■ SET OF TASKS:
#1 Summarize the Publicis S.A. company profile in two sentences.
#2 Write the next part of the Publicis S.A. company profile, picking up after its final sentence about Publicis AdNet.

■ SOURCE PASSAGE:
==*==

Publicis S.A.
Publicis S.A.
133, avenue des Champs-Elysées
75008 Paris
France
1-44-43-37-00
Fax: 1-44-43-75-60
Web site: http://www.publicis.fr
Public Company
Incorporated: 1926
Employees: 7,000 +
Sales: FFr21.9 billion
Stock Exchanges: Paris
SICs: 7311 Advertising Agencies
Publicis S.A. is the largest advertising agency in France, the largest advertising network in Europe, the number one agency in North America, and one of the top seven advertising agencies worldwide. Initiated in 1926 by the founder of modern French advertising, Marcel Bleustein-Blanchet, Publicis has developed a network of subsidiary and affiliated agencies in more than 60 countries, with annual billings of more than US$7.5 billion. Present in the United States since the 1950s through its Publicis-Bloom subsidiary, Publicis’s major growth beyond Europe has occurred especially in the mid-1990s, with acquisitions of shares in major agencies in Latin America, Asia, and Canada. About 59 percent of the company’s revenues are generated in Europe, excluding France; French billings account for 35 percent of the company’s revenues, while the United States, which itself represents more than half of the world’s advertising revenues, accounts for approximately six percent of Publicis revenues.
Publicis’s principal activities—advertising and media buying—are organized under two major divisions. Publicis Communications is the umbrella for the company’s advertising activities, both in France and abroad. Publicis Conseil provides the basis for the group’s French business, through some 40 agencies in 20 cities, including FCA/B.M.Z., Publicis Direct, Publicis Design, Mundocom, and Loeb et Associés. The company’s European activities are guided by Publicis Europe, formerly known as Publicis-FCB Europe, and includes subsidiary agencies and offices in every country in Western and Eastern Europe and Russia. Also grouped under Publicis Communications are Publicis-Bloom, the company’s U.S. wing; Publicis Centre Média, and Publicis Consultants. In Latin America, the company is represented through a 51 percent ownership position in Mexico’s Paulino Romero y Asociados and a 60 percent share of Brazil’s Norton Publicidade, both leading agencies in their respective countries and both acquired in 1996. Publicis’s Asian expansion, begun during 1997, includes a 60 percent share of Eureka Advertising, the largest independent advertising agency in Singapore, and a 30 percent interest in Basic Advertising, the second largest advertising agency in the Philip-pines. In 1996, Publicis also acquired 60 percent of Canada’s seventh largest advertising agency, BCP, which has been renamed Publicis-BCP.
Publicis’s second major division is its Medias and Media Sales division. Within this group are three main subsidiaries: Medias et Regiés Europe; Regié 1; and Métrobus. These subsdiaries provide press media sales and services, financial services, radio airtime buying, and billboard services throughout France and in Europe.
Beyond advertising, Publicis is also engaged in retailing, through its world-renowned Drugstores on the Champs-Elysées and in Matignon, both in Paris (a third Drugstore, on Saint-Germain, also in Paris, was sold in 1996 to Giorgio Armani). The company’s data processing subsidiary, S.G.I.P., provides multimedia solutions for the French Minitel system, the Internet, and CD-ROM and diskette-based products. In 1995, Publicis launched Publicis AdNet, an intranet system that allows Publicis advertisers and agencies to communicate in real-time throughout the world.

==*==

Spatial relation data

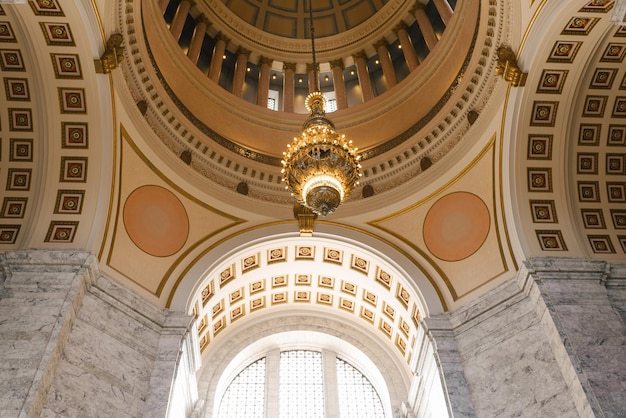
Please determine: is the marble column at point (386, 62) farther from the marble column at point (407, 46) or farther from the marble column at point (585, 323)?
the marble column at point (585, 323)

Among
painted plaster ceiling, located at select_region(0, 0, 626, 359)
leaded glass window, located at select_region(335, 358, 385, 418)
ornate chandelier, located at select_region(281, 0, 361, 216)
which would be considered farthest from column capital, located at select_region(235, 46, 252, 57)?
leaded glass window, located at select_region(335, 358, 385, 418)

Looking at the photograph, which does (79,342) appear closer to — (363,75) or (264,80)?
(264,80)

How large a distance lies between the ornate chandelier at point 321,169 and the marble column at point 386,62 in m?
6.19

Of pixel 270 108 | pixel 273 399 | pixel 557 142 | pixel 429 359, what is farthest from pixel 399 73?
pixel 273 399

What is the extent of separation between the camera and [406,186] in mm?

==*==

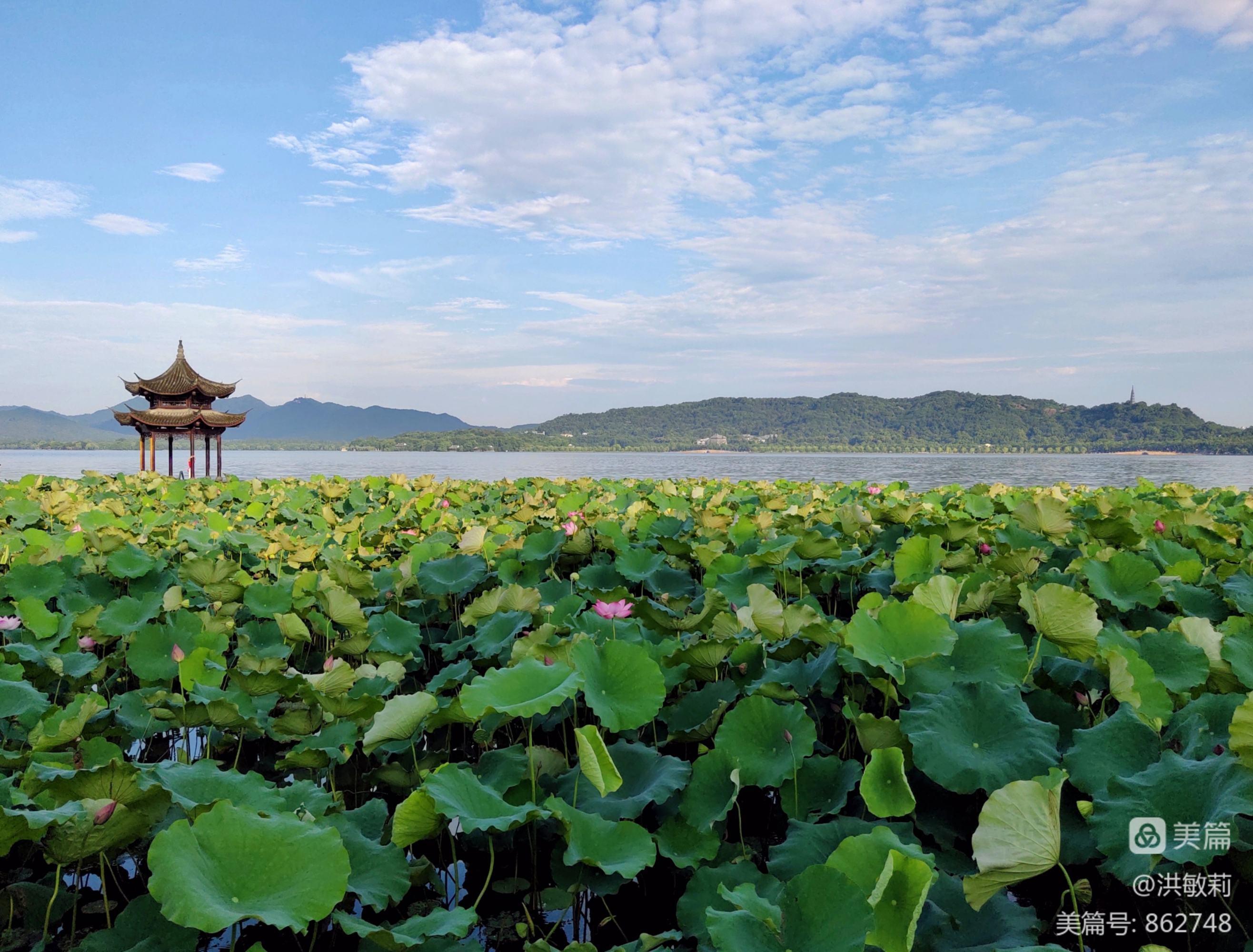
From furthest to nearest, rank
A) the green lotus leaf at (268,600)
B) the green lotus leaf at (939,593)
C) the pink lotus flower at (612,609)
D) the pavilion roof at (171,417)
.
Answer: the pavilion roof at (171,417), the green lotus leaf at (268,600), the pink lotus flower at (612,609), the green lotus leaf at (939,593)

==*==

■ OUTPUTS IN ORDER:
#1 Publicis S.A., started in 1926 by Marcel Bleustein-Blanchet, is the largest advertising agency in France and has subsidiary and affiliated agencies in more than 60 countries, with about 59 percent of its revenues coming from Europe outside France and 35 percent from France. Its advertising and media buying are organized under Publicis Communications and a Medias and Media Sales division, and beyond advertising it runs Drugstores in Paris, the data processing subsidiary S.G.I.P., and the Publicis AdNet intranet.

#2
Publicis’s founder, Marcel Bleustein-Blanchet remained active as the company’s chairman until his death at the age of 89 in 1996. Since the 1970s, however, the company has been led by Maurice Levy. The Bleustein-Blanchet family continues to hold more than 65 percent of the company’s stock, which trades on the Paris Stock Exchange. In 1997, on consolidated revenues of FFr21.9 billion, the company posted net earnings of FFrl.7 billion.
The Father of French Advertising
Marcel Bleustein founded Publicis (a combination of the French word for advertising, ‘publicité,’ and the sound of the French ‘six’ to denote the year of the company’s formation) in Paris in 1926. Bleustein was then 20 years old. His family had emigrated to France from the Russian-Polish border and built a successful furniture business following the First World War; Bleustein was also related to the Lévitan brothers furniture empire (three of Bleustein’s sisters married Lévitans). At the age of 14, Bleustein dropped out of school to work in the family’s business, before completing his compulsory military service at age 18. Returning from the army, however, Bleustein decided to leave the furniture business and enter advertising, setting up France’s fourth advertising agency.
“My son is leaving me to go and sell hot air,” was Bleustein’s father’s reaction. Indeed, by the 1920s, advertisers had earned the disdain of French consumers, with ads that displayed little regard for the truth. Nevertheless, Bleustein’s father gave his blessing, if only so that his son would not reproach him later. With only 40,000 francs in savings, Bleustein set up shop in a small office above a delicatessen on the Rue Montmartre, and set out to change the nature of French advertising. After studying the market, Bleustein drafted two edicts: the product must be entirely visible; and the product must not be tampered with, but shown as is. Bleustein began to search for clients, literally going from door to door.
Finding clients, however, proved difficult, as potential clients shared consumers’ distaste for advertising. Bleustein’s first break came through his family. His mother, who was active in many charities, prevailed upon a friend, the owner of the Comptoir Cardinet, who reluctantly agreed to allow Bleustein to draft an advertisement. Bleustein chose two products, a silver set and a clock, and asked his illustrator, Aristide Perré to illustrate them exactly as they were and in detail. Within two days after the advertisement appeared, Comptoir Cardinet sold 15 sets of silver and 12 clocks.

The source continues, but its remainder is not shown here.